[Aim of the task] Transcribe exactly the line that contains "family: Bovidae" and all lines following it to the end of the material below; omit everything else.

[Records for this task]
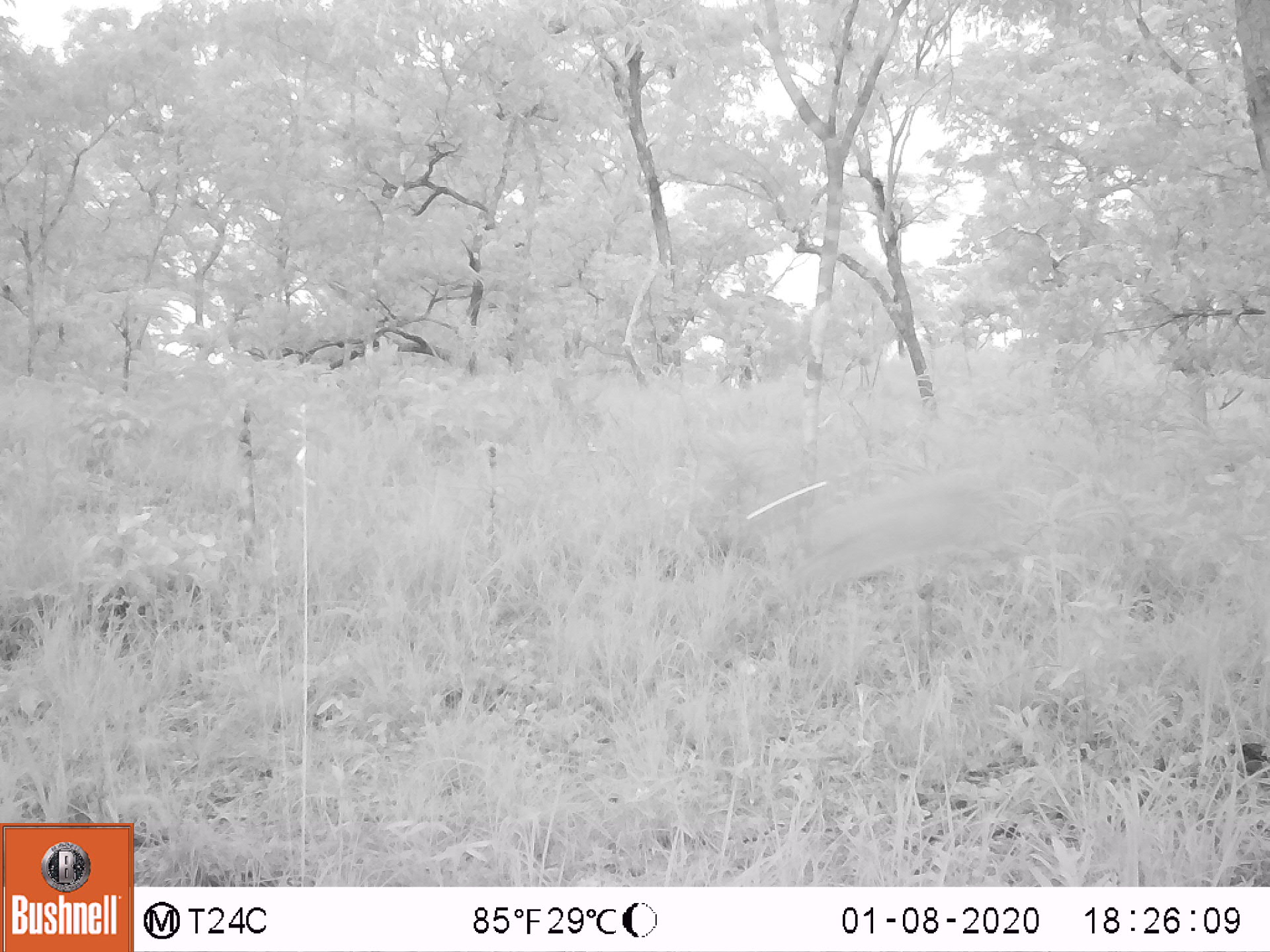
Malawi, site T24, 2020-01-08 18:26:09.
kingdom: Animalia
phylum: Chordata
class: Mammalia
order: Artiodactyla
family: Bovidae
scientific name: Antilopinae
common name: small antelope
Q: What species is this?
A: Small antelope (Antilopinae).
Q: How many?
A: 1.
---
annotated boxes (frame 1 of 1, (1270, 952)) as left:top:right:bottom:
small antelope: 751:468:1031:612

[Answer]
family: Bovidae
scientific name: Antilopinae
common name: small antelope
Q: What species is this?
A: Small antelope (Antilopinae).
Q: How many?
A: 1.
---
annotated boxes (frame 1 of 1, (1270, 952)) as left:top:right:bottom:
small antelope: 751:468:1031:612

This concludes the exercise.